Exercise description>
Answer these from the abstract on herpes viruses and pediatric stroke:
1. How many centers take part in the VIPS study?
2. Which virus was identified most commonly?
3. What was the median age of the controls?

Passage for review>
Abstract

Background: Varicella zoster virus (VZV) is a known cause of cerebral arteriopathy and arterial ischemic stroke (AIS) in children, and scant evidence suggests other herpes viruses may also play a role. An objective of the Vascular effects of Infection in Pediatric Stroke (VIPS) study was to determine whether recent infection with herpes viruses_as measured by serologies_is associated with childhood AIS. Methods: VIPS is an international prospective 35-center case-control study enrolling 350 children (28 days-18 years) with AIS and 120 unmatched trauma controls. Case confirmation and vascular imaging review are performed centrally. Acute blood samples are collected ≤3 weeks after stroke/trauma; convalescent samples 7-28 days after the acute draw in cases only. Samples were tested for IgG and IgM antibodies to herpes simplex virus (HSV) 1 and 2, cytomegalovirus (CMV), Epstein Barr virus (EBV), and VZV. An algorithm developed a priori by a pediatric infectious disease expert (C.A.G.) classified acute infection as a dichotomous variable. Results: Of 310 cases enrolled thus far, 141 cases with paired samples and 44 controls underwent serologic analysis. Median age (IQR) was 7.0 years (2.9, 14.3) for cases and 8.3 (3.3, 13.3) for controls (P=0.90). Evidence of an acute herpes infection was found in 41% of cases versus 9% of controls (P<0.0001; Table). The most commonly identified virus was HSV-1. After adjusting for age in a multivariable logistic regression analysis, herpes exposure remained a significant predictor of AIS (OR 9.0, 95% CI 3.1, 38.7; P=0.0004). Of the 58 cases positive for herpes, 36% had a definite arteriopathy, and 33% a possible arteriopathy, compared to 34% and 24%, respectively, of 83 negative cases. Conclusions: In this interim analysis, acute exposure to a herpes virus appears associated with childhood AIS, present in 41% of cases that were tested.

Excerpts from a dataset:
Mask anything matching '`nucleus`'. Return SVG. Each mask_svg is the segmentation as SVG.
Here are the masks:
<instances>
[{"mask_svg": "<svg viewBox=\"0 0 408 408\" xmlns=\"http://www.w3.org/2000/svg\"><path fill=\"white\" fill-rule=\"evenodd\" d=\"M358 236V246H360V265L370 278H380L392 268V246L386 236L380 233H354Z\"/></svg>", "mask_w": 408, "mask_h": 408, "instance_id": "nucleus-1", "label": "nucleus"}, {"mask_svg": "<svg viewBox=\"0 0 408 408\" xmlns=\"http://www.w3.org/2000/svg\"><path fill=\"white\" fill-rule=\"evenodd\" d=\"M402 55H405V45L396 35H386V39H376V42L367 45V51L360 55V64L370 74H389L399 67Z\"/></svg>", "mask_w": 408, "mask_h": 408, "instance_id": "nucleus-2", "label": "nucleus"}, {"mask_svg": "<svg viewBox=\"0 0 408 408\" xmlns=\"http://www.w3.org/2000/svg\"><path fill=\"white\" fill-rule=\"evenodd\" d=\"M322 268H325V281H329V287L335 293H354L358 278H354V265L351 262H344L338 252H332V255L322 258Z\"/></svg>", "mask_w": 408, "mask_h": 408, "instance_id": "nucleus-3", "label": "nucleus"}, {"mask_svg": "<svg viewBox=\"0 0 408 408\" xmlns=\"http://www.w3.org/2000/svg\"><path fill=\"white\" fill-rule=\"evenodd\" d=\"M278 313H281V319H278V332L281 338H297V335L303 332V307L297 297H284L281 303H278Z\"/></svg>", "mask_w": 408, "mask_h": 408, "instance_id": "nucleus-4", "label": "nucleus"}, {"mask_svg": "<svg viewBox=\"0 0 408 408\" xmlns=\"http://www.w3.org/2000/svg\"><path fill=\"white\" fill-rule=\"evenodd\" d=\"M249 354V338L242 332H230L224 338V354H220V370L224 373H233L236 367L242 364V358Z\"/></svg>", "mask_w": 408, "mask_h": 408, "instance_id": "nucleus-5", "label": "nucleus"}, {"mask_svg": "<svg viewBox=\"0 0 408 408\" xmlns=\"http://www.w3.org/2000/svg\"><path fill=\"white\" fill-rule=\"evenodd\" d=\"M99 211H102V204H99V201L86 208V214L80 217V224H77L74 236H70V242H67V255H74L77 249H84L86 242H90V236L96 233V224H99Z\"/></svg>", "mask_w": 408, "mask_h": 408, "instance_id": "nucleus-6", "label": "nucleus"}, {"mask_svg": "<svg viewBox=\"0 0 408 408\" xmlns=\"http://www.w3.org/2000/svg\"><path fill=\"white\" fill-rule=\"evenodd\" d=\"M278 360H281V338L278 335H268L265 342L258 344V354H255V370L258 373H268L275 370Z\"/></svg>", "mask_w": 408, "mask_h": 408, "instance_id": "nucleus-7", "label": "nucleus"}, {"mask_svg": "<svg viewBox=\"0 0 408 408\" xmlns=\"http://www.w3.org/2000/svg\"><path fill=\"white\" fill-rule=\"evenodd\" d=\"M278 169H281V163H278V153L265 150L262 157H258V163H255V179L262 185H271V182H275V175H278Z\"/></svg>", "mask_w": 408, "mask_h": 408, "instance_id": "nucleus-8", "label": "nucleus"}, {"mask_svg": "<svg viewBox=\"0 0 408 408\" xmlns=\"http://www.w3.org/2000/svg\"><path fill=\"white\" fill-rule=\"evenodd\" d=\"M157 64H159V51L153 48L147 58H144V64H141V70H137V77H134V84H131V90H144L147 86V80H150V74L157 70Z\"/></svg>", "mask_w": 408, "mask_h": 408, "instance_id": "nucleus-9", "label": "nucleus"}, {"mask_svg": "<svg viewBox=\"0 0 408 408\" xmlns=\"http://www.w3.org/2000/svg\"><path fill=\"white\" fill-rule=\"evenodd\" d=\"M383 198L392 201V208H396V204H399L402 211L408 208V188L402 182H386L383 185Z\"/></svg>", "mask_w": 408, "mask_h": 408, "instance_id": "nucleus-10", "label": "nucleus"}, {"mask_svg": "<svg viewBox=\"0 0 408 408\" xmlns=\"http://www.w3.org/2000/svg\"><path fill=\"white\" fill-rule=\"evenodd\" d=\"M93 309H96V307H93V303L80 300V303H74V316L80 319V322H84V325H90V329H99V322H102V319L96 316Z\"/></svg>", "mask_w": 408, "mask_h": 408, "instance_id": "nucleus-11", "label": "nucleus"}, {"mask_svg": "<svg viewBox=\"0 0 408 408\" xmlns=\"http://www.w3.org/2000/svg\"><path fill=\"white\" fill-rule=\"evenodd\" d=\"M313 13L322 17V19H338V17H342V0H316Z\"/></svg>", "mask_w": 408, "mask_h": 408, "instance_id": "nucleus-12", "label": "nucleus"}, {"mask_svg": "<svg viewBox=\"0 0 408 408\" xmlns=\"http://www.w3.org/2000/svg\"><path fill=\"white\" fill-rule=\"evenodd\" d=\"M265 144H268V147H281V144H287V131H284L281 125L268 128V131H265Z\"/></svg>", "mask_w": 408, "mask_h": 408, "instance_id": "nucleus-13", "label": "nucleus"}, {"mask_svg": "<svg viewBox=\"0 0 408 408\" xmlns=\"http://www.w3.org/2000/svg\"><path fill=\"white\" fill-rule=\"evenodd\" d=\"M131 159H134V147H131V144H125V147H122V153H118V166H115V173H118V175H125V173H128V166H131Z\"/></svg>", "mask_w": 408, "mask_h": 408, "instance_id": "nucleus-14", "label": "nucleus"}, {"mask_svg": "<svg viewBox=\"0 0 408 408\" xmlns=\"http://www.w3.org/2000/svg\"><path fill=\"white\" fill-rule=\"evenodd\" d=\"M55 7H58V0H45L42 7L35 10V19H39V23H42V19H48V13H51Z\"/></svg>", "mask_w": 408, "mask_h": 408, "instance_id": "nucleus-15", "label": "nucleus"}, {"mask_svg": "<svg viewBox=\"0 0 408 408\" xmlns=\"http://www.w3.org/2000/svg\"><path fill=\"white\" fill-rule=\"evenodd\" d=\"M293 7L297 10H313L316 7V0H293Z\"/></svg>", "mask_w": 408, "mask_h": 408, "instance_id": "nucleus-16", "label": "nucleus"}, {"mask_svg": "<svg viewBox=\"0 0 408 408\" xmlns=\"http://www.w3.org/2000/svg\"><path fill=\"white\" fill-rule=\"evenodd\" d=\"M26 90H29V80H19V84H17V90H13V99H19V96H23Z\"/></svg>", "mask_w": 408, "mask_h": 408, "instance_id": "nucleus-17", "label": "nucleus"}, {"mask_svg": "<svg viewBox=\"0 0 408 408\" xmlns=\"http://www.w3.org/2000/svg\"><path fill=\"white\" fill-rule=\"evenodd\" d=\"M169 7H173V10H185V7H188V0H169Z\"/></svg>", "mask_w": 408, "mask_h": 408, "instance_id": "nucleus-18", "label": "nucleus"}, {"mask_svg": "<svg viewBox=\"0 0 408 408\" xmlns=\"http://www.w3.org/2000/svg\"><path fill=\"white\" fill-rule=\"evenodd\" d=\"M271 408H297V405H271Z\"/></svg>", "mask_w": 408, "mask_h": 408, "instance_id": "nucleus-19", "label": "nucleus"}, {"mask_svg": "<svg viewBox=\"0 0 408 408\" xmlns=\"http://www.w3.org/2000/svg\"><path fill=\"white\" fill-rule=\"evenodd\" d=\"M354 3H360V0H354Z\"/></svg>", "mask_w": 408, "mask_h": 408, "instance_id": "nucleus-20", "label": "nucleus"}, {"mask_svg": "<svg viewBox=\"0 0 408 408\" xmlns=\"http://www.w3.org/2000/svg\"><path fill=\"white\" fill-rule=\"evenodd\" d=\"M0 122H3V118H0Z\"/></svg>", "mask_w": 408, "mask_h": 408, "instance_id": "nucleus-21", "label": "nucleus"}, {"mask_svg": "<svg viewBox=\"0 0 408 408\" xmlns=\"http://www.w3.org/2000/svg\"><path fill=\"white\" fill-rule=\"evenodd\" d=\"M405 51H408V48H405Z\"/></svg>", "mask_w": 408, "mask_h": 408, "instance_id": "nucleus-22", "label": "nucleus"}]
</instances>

Answer to this task>
1. 35
2. HSV-1
3. 8.3 years